— Data for the task —
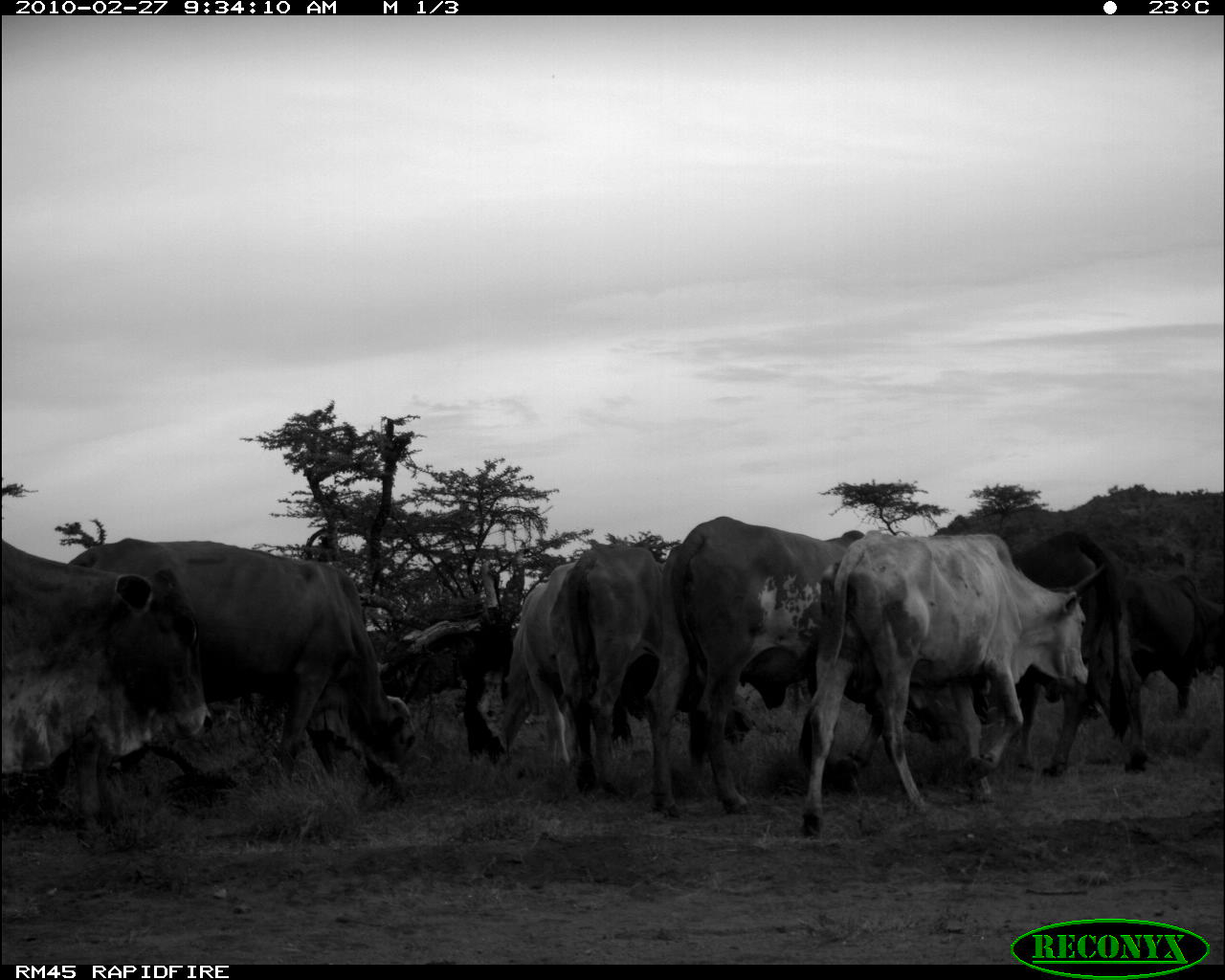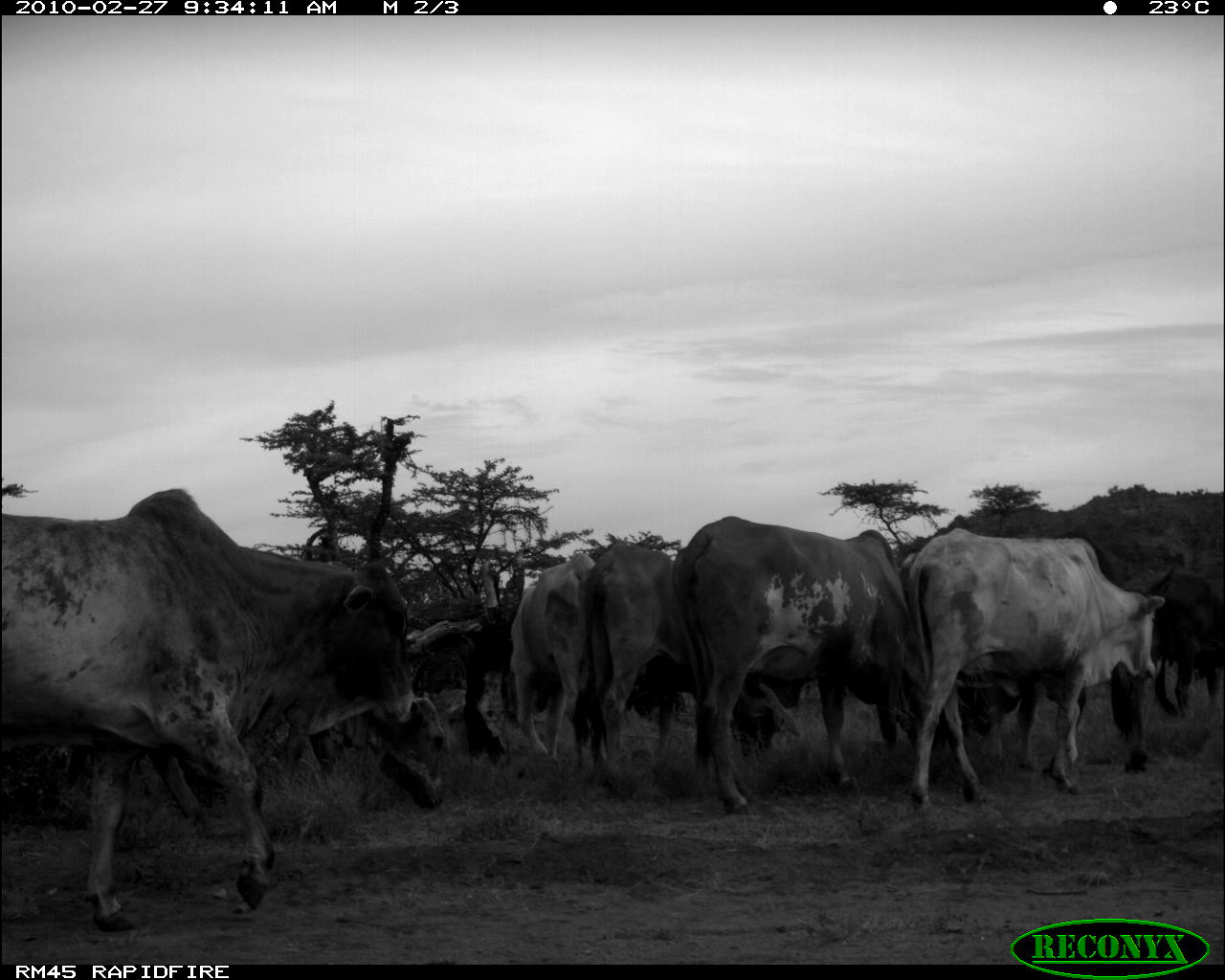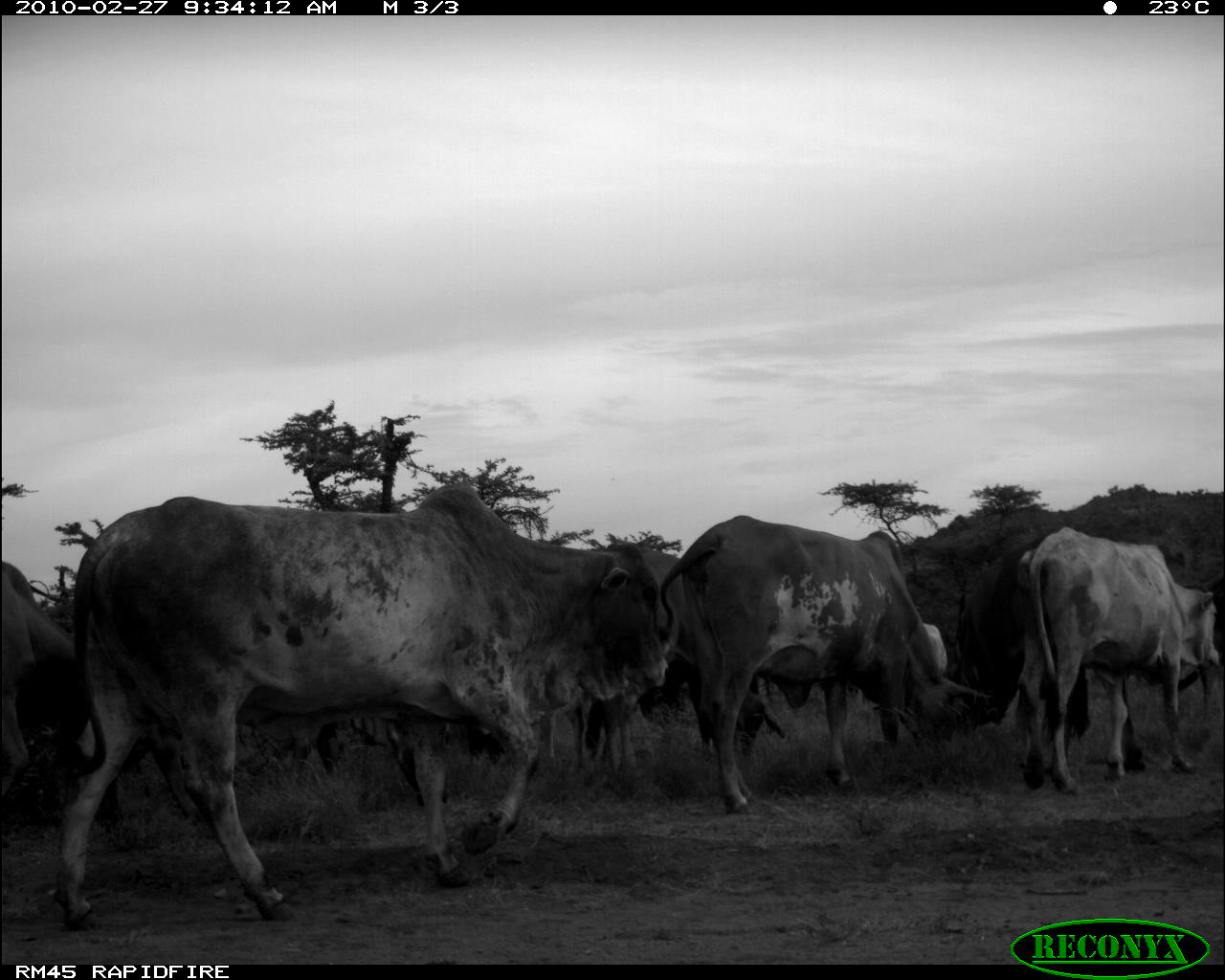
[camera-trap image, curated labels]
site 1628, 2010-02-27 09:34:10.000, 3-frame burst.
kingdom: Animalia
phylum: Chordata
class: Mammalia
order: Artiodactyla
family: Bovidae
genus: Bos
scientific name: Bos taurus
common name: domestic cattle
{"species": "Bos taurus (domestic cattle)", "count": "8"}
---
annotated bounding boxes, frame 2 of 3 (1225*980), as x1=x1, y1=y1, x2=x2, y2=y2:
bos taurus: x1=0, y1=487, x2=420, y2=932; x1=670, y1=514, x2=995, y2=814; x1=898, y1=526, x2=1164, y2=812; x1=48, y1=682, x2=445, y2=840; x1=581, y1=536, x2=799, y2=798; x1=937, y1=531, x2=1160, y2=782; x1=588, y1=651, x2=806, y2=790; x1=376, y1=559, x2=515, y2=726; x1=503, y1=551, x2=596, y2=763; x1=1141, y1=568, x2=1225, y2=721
* * *
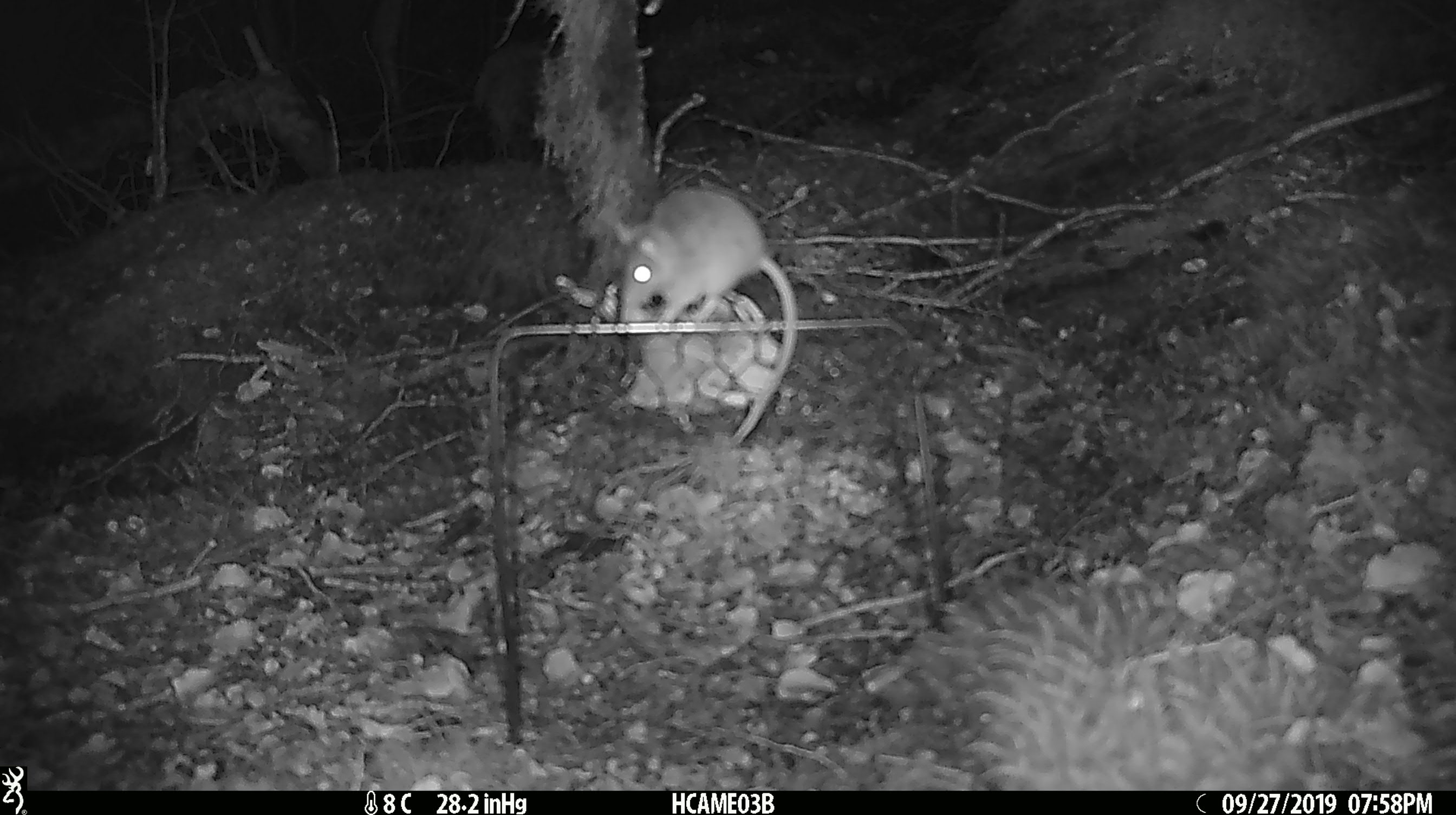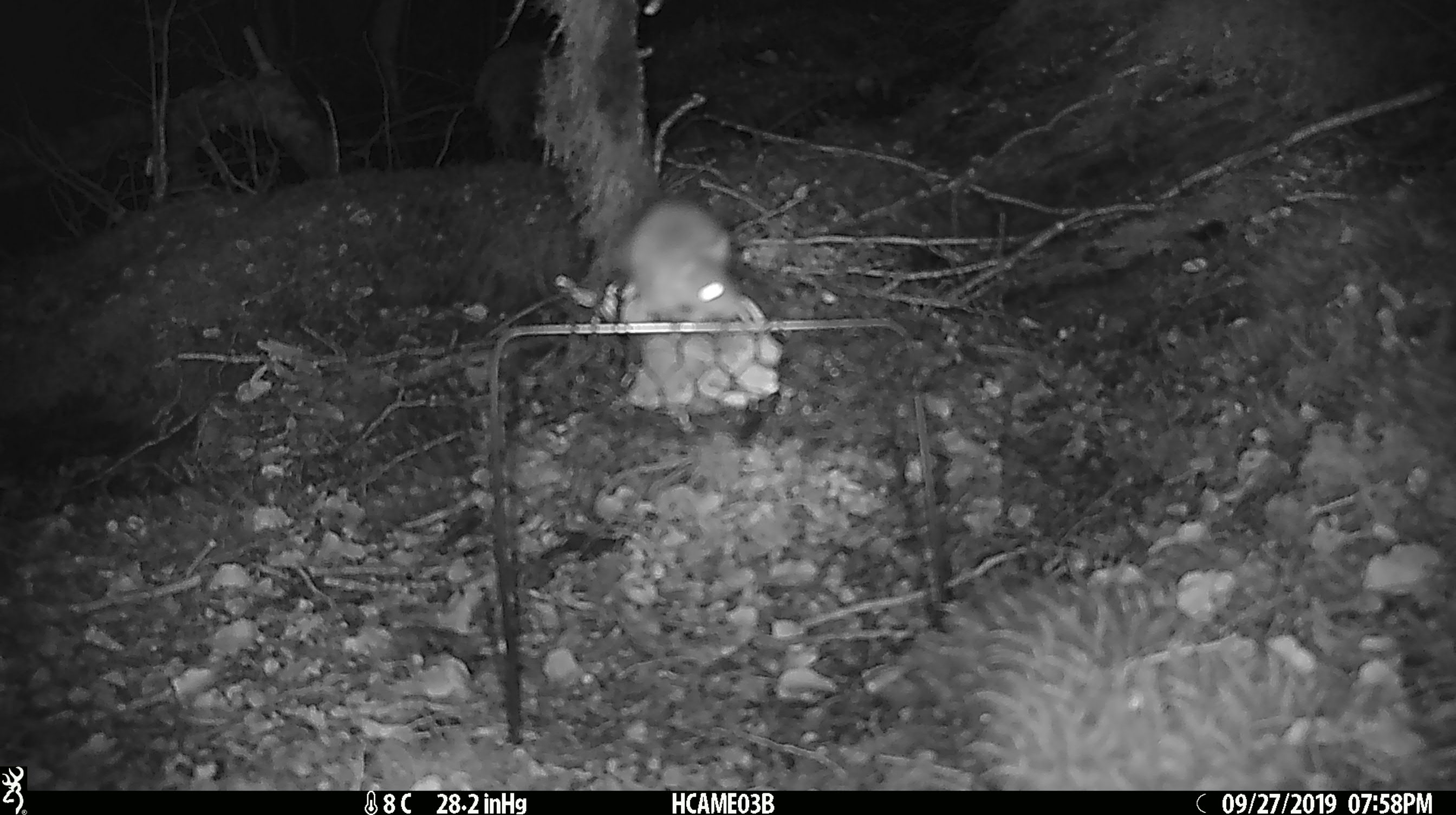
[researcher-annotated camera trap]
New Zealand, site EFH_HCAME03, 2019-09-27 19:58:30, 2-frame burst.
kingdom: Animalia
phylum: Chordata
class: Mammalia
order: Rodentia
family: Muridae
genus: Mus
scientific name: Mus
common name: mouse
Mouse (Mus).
==
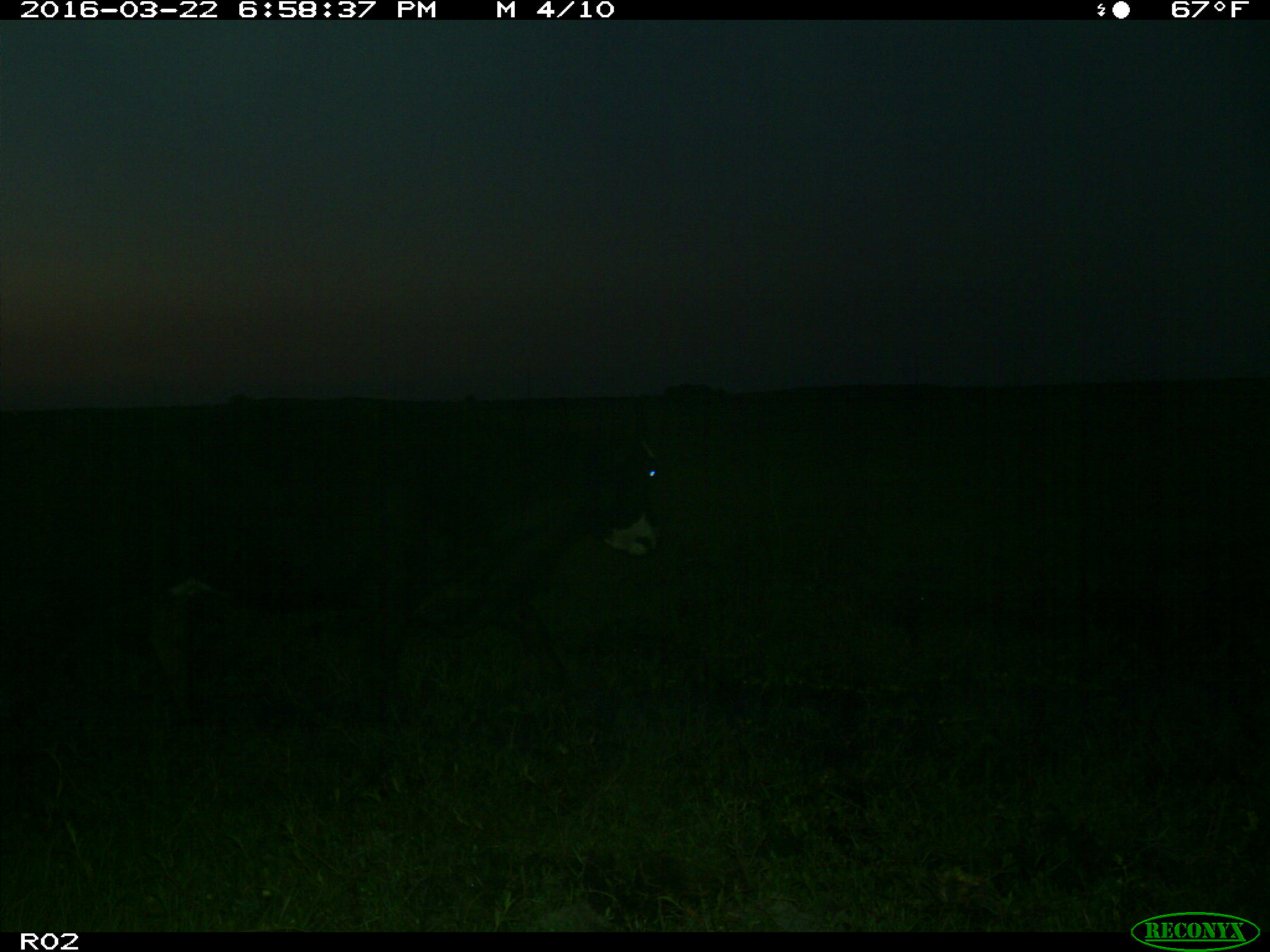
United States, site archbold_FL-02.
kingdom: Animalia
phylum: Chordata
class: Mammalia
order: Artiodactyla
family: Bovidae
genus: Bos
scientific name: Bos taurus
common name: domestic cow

— What is required —
Count up the lines in the records where the string "site" appears. Your reply is that number alone.

— Written answer —
3